Há saídas para a crise? De acordo com especialistas entrevistados por
ISTOÉ, é possível seguir um caminho diferente. A reforma administrativa
é o primeiro deles. “A crise do Rio se deve à incapacidade de gestão
das despesas, do enquadramento entre as receitas que entram e o dinheiro
que sai”, afirma o economista Alberto Borges Matias, especialista em
contas públicas. Nessa conta, está o aumento absurdo de despesas com
pessoal. Segundo relatório do Tribunal de Contas do Estado (TCE)

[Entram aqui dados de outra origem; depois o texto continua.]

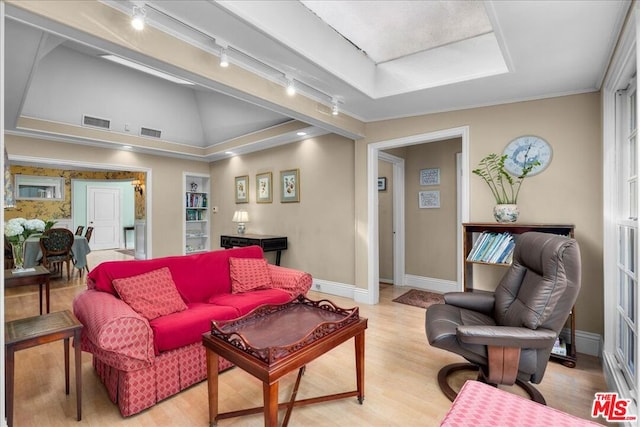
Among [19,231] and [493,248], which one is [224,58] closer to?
[19,231]

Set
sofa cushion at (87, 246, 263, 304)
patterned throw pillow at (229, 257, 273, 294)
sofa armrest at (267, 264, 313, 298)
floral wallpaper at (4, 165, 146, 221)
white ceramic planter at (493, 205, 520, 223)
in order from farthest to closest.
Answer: floral wallpaper at (4, 165, 146, 221) < sofa armrest at (267, 264, 313, 298) < patterned throw pillow at (229, 257, 273, 294) < white ceramic planter at (493, 205, 520, 223) < sofa cushion at (87, 246, 263, 304)

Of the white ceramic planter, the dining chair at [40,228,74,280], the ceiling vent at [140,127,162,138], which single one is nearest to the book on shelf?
the white ceramic planter

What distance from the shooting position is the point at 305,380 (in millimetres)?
2252

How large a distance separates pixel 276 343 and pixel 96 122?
195 inches

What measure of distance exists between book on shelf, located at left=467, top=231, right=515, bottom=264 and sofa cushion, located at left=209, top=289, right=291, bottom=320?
5.99ft

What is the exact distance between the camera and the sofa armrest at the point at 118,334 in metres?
1.76

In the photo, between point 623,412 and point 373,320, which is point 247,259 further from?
point 623,412

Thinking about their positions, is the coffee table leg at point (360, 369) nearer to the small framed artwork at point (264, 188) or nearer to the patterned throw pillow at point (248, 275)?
the patterned throw pillow at point (248, 275)

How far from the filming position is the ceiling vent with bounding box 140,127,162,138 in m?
5.29

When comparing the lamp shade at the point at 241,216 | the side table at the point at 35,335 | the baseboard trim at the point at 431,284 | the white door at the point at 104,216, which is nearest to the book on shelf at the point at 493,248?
the baseboard trim at the point at 431,284

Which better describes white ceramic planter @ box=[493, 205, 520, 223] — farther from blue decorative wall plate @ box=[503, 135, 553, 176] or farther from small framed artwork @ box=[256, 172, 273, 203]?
small framed artwork @ box=[256, 172, 273, 203]

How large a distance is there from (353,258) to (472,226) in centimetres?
174

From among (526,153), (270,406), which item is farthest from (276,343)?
(526,153)

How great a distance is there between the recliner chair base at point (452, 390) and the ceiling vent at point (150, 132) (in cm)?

publicado no Diário Oficial na terça-feira 21, as despesas do Rio com
funcionários da ativa e aposentados aumentaram 18,8% nos últimos cinco
anos, já descontada a inflação. Borges diz que uma gestão mais
equilibrada seria suficiente para evitar que o Estado fluminense fosse,
entre todos os da federação, o que registrou maior crescimento de gastos
com pessoal. A saída, aponta ele, nem precisaria ser traumática. “Basta
cortar os salários astronômicos, as horas extras e os benefícios
exagerados.”
Para o secretário estadual de Planejamento, Júlio Bueno, o crescimento
de pessoal não é a questão central e, sim, a crise estrutural da
Previdência. A solução para essa questão, segundo ele, passa pela esfera
federal. “Para cada coronel da Polícia Militar na ativa, o Rio tem hoje
60 inativos. A legislação é anacrônica e precisa ser modificada”, diz
Bueno. A outra alternativa é limitar a idade mínima para a
aposentadoria, associada ao fim da paridade de aumentos entre ativos e
inativos. Segundo o secretário, as leis que regem esses disparates podem
ser alteradas rapidamente. Mas dependem, claro, de disposição política.
Parte da calamidade do Rio se deve à queda drástica do preço do petróleo
e aos escândalos de corrupção na Petrobras. A arrecadação gerada pelo
setor petrolífero despencou de R$ 8 bilhões em 2014 para R$ 3,6 bilhões
em 2016. Cerca de 80% das atividades da Petrobras estão inseridas no
Rio, fazendo com que o impacto da crise na empresa atinja em cheio as
finanças do Estado. Para o pesquisador José Roberto Afonso, da Fundação
Getulio , a “óleo dependência” está no centro da crise. O economista
Sérgio Besseramn, ex-presidente do IBGE, concorda. “O Rio sempre tratou
os royalties de petróleo como se fossem mais um imposto, e usou o
dinheiro para pagar contas quando deveria ter feito uma poupança”,
afirma. “Isso precisa mudar.” O quadro é grave, mas o Rio é
suficientemente forte para superá-lo.